İzmirli sosyolog yazar Şadıman Şenbalkan, şehit annelerinin çığılıklarını topluma aktaranlardan...
Şadıman Şenbalkan’ın son kitabı, ilk kitabı gibi yine kendisinden ve çevresinden gerçek hikayelere dayanıyor
Bu kez İzmir’i vurdu terör. Bir askerimiz şehit oldu, onu aşkın askerimiz yaralandı.” Bir dağın üstünde dağ varmış gibi. Omuzlamış bir Mehmet’i Mehmet’im.”satırlarıyla başlayan şiir onun.” Bugün dünden kalan gamlardan olmalı gönlüm ağlıyor... gülen yüzüm gül solmuşu... suratım beş karış asık... mutsuzum... üzgünüm.. yirmi yaşlarındaki fidanlar öldürülünce gülemiyor, yemek bile yiyemiyorum... söz şimdi sustu işte... göz yaşı içimize aktı... ya anneler ne yapsın”sözleri de.

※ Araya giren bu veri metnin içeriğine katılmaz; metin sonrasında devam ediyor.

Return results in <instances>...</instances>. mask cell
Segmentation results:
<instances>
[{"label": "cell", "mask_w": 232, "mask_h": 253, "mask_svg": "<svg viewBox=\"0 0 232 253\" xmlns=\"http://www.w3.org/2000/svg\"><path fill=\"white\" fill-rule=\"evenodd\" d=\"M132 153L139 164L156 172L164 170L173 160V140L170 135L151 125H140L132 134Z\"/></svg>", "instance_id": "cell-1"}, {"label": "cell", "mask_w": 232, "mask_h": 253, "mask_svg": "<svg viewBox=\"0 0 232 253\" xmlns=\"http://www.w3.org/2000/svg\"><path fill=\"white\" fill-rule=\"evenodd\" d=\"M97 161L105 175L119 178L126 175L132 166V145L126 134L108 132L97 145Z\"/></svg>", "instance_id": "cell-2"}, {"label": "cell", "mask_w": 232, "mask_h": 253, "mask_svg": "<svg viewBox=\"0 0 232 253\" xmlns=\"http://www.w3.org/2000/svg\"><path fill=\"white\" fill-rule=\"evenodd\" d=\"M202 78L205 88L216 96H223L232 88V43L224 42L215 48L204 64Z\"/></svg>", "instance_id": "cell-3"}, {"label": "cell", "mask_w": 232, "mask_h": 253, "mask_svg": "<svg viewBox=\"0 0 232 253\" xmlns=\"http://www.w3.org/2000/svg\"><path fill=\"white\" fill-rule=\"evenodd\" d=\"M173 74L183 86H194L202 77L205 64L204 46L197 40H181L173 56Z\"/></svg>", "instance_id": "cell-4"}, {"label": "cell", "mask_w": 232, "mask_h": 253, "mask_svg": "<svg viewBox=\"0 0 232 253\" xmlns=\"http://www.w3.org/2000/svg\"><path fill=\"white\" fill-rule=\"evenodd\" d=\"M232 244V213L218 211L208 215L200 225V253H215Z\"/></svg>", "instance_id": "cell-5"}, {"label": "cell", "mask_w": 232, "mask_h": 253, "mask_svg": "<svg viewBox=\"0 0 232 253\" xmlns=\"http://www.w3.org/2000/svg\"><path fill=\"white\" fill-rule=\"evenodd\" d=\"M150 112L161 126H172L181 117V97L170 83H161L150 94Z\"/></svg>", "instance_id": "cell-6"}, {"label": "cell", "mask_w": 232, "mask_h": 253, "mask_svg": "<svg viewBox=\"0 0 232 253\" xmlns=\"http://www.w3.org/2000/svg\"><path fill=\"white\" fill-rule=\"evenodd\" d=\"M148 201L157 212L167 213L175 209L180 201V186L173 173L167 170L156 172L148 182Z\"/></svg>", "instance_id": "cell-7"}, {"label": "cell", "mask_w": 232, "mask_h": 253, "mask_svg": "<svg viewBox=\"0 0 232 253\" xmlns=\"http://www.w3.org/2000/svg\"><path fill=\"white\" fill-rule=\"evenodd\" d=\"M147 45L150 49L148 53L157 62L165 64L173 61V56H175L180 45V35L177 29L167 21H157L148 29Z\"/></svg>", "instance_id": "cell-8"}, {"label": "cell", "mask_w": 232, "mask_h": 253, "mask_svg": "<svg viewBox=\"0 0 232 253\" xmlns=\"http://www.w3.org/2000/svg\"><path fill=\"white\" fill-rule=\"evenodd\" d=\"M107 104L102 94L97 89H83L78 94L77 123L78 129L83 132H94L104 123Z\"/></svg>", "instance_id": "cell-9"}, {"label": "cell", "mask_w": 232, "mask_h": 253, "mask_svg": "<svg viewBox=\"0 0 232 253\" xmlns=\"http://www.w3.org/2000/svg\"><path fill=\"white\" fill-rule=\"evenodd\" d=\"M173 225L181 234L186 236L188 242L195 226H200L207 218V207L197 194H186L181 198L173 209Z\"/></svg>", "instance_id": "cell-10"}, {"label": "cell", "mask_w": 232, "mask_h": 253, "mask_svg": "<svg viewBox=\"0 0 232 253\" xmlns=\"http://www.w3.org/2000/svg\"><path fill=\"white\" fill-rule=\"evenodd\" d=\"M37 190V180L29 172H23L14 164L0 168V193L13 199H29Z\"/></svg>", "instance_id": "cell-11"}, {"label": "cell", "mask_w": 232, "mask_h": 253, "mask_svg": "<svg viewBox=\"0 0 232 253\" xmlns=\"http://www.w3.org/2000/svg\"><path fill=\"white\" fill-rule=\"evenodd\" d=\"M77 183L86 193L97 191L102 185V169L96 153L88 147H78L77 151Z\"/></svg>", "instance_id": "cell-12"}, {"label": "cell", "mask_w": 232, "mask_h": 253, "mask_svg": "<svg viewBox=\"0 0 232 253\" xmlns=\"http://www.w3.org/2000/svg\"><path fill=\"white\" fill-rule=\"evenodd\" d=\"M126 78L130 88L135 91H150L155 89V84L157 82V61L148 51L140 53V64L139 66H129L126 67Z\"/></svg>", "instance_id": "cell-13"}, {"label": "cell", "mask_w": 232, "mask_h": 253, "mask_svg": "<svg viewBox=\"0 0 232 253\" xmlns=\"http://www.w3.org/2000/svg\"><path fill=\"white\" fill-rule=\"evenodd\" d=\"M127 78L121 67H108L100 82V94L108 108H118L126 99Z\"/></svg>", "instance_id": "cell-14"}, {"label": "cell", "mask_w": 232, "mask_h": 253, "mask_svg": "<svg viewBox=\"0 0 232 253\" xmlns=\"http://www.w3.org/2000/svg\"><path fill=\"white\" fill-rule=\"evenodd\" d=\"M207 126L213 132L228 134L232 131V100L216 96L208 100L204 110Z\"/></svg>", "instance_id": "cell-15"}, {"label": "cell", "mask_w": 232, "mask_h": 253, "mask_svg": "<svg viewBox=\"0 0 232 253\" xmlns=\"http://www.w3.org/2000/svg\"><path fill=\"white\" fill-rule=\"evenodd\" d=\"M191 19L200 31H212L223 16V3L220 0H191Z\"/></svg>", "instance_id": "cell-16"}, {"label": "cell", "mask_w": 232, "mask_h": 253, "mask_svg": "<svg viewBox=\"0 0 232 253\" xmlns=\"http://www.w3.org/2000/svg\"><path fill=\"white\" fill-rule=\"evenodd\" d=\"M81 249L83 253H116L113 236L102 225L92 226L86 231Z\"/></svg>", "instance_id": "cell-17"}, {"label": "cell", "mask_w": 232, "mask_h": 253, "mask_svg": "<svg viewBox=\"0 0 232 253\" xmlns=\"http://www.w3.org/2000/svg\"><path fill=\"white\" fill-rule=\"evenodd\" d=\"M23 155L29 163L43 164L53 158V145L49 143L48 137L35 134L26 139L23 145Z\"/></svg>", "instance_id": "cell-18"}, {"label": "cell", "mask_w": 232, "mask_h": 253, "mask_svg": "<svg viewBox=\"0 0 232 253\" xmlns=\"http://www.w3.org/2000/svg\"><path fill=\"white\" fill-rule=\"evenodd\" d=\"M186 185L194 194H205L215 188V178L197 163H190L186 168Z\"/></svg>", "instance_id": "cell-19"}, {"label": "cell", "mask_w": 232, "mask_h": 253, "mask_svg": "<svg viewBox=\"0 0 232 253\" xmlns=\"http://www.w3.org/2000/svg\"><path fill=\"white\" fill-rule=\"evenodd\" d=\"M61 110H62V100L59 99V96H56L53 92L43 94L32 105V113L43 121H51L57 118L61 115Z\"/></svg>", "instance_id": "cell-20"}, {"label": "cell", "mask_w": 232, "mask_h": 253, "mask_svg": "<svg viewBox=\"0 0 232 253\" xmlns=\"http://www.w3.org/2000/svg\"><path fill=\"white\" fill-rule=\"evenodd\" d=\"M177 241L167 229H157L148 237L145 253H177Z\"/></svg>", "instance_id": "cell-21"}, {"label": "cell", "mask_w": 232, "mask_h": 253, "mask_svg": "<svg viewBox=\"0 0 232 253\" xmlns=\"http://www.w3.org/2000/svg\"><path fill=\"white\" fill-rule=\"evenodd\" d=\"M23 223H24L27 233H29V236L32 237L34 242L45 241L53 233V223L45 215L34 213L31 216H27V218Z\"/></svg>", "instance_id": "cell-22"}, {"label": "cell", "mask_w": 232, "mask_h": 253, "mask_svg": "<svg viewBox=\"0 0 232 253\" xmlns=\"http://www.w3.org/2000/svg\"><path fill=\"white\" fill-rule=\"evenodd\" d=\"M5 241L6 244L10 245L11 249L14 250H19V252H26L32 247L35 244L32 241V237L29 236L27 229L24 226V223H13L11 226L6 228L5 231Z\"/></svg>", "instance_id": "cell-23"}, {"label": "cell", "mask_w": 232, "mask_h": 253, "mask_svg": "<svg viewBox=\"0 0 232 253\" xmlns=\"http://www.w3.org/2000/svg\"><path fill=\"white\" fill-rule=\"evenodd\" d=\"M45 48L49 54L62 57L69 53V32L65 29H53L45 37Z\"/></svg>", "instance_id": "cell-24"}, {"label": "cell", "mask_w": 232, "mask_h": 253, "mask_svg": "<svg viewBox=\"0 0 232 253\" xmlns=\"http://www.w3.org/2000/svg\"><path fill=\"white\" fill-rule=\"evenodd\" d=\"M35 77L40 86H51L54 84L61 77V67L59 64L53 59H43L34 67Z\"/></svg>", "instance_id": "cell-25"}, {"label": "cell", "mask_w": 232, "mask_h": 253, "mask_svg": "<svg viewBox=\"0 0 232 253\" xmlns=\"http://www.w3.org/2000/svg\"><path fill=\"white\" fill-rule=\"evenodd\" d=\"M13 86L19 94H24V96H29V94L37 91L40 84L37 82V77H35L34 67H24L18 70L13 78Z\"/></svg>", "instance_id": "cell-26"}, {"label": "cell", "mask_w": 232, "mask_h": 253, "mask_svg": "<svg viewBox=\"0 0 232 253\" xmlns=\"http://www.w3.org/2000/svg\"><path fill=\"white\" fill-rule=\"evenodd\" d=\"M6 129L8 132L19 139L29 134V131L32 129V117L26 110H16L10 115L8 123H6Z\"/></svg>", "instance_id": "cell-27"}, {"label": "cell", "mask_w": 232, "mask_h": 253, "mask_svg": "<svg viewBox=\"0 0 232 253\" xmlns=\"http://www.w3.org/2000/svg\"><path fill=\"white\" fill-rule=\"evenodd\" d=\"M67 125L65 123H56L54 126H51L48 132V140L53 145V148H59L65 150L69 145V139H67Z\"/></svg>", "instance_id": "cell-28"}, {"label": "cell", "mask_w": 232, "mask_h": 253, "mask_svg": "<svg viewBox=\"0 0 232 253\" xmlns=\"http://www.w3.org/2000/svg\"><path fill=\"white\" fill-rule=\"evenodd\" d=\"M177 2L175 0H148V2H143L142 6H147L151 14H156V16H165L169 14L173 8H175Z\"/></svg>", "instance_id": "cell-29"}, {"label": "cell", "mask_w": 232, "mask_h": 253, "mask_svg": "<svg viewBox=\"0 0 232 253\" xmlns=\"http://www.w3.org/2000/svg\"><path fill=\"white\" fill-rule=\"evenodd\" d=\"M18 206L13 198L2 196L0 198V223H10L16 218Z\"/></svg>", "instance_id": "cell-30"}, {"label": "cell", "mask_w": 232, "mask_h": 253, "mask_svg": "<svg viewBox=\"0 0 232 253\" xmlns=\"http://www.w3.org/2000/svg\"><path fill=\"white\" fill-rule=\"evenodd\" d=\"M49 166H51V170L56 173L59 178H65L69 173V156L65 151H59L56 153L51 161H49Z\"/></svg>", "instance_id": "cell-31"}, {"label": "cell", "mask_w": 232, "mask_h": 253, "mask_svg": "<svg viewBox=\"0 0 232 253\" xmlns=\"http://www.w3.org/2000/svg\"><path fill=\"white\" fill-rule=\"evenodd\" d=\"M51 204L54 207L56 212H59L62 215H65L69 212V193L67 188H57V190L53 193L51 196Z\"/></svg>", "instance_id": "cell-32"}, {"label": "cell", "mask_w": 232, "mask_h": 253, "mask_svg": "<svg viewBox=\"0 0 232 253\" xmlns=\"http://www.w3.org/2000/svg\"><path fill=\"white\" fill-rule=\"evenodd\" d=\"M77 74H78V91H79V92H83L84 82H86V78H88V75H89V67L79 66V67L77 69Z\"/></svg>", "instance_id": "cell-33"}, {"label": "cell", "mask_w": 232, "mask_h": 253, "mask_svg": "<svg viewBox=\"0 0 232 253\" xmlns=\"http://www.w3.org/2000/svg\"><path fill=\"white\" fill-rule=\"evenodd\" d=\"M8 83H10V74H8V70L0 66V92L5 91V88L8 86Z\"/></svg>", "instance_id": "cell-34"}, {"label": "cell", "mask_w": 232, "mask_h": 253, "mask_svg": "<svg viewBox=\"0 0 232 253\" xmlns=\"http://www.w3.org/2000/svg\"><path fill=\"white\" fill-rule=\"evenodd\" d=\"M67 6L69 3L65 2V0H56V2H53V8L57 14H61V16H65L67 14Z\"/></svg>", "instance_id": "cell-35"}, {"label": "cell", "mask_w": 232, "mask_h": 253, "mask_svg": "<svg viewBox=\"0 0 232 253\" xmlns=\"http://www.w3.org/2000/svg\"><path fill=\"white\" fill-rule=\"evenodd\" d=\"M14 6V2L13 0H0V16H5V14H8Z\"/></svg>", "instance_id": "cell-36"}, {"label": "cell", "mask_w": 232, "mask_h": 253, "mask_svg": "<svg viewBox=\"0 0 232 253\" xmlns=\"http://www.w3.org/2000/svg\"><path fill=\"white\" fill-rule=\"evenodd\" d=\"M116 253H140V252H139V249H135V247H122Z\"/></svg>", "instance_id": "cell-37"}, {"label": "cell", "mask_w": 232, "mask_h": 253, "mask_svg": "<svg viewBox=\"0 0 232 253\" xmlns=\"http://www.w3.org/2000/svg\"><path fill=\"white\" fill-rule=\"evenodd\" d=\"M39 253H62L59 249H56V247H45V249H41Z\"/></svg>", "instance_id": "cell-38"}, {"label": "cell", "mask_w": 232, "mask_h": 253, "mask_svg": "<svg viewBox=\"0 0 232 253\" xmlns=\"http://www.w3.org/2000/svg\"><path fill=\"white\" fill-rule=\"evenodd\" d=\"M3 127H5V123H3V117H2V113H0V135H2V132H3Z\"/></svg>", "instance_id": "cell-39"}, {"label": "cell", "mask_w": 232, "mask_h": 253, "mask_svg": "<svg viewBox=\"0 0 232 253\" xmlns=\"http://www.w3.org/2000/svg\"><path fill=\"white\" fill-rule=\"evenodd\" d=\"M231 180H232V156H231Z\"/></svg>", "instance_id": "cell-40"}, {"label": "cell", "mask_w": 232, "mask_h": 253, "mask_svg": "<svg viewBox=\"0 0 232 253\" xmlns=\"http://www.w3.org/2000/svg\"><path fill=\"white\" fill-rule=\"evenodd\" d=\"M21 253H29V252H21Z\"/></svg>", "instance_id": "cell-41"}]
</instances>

Gözü yaşlı 33 cuma annesi ile yaptığı röportajların oluşturduğu “Şehit analarımızın çığlıkları”kitabı da onun. Şadıman Şenbalkan PKK saldırılarına isyan edenlerden sadece biri. 10 kitabı bulunan sosyolog bir yazar o. Ve inatla diyor ki “Kürt sorunu yoktur, PKK belası vardır.” TBMM İnsan Hakları Komisyonu üyelerine de anlatmış uzun uzun. Ve de öneriler getirmiş sorunun çözümü için. “ Dış mihraklardan yardım alan ve beslenen PKK terör örgütünün ‘köküne kibrit suyu’ dökme vaktidir. Bu ülkenin her ferdi terör belasının bir an önce bitmesini, annelerimizin ağlamamasını ve gencecik fidanlarımızın askerlik görevlerini yaparken teröristlerin kurduğu pusularda şehit edilmesini istemiyor, istemiyoruz. Terör bu ülkenin kaderi oldu, bunun ortadan kalkması lazım” diyor Şenbalkan.

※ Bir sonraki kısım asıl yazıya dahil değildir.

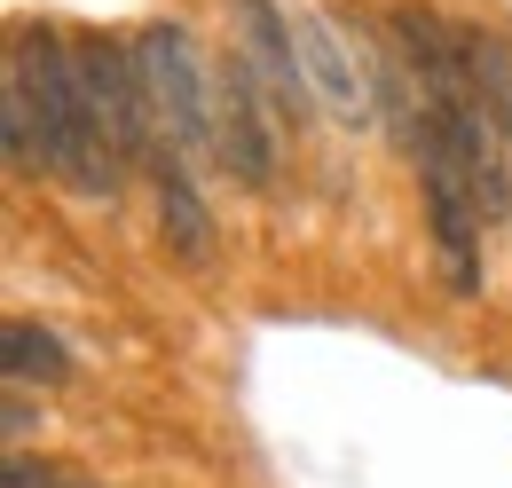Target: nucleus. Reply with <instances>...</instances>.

Edebiyatın her alanından eserler
Roman, röportaj, anı biyografi, öykü, deneme, şiir... Şadıman, hemen hemen edebiyatın her alanında eser veriyor. İki tane şiir kitabı var. Şair olduğunu söylemiyor ama ortada şairim diye gezinenlerden daha şair. Amerika’daki Fortegin Moment adlı bir ansiklopedide yazıları yayınlandı. Şimdilerde 10.kitabıyla gündemde.... Türkiye’nin zor günler yaşadığı 70’lerin sonu ve 80’lerin başını anlattığı “Bencil Kırılmalar” kitabı, 7’den 77’ye kadar herkesin okuması gereken, bir döneme ışık tutan güzel bir dönem romanı... Yazarın kurguladığı olayları yerleştimek için seçtiği arka plan, yaşayan karekterlerin başına gelenleri anlamlı kılıyor ve bir devrin ne gibi bir anlayışla heba edildiğini acı bir şekilde hatırlatıyor bizlere. Her satırı umut ve dramla yoğrulmuş bu kitabı 5 ayda tamamlamış. Yayınevi arayışının da ilginç öyküsü var. O günlerin ençok satan kitabının yayıncısını arıyor. Bir yıl içinde değerlendiririz deyince kitabın çıktısını gönderiyor ve “Sadece 5 gününüz var” yazıyor. Beş güne kalmadan geri dönüyor ve hemen çıkartıyorlar kitabı. Korsanı bile var ”Bencil Kırılmalar”ın..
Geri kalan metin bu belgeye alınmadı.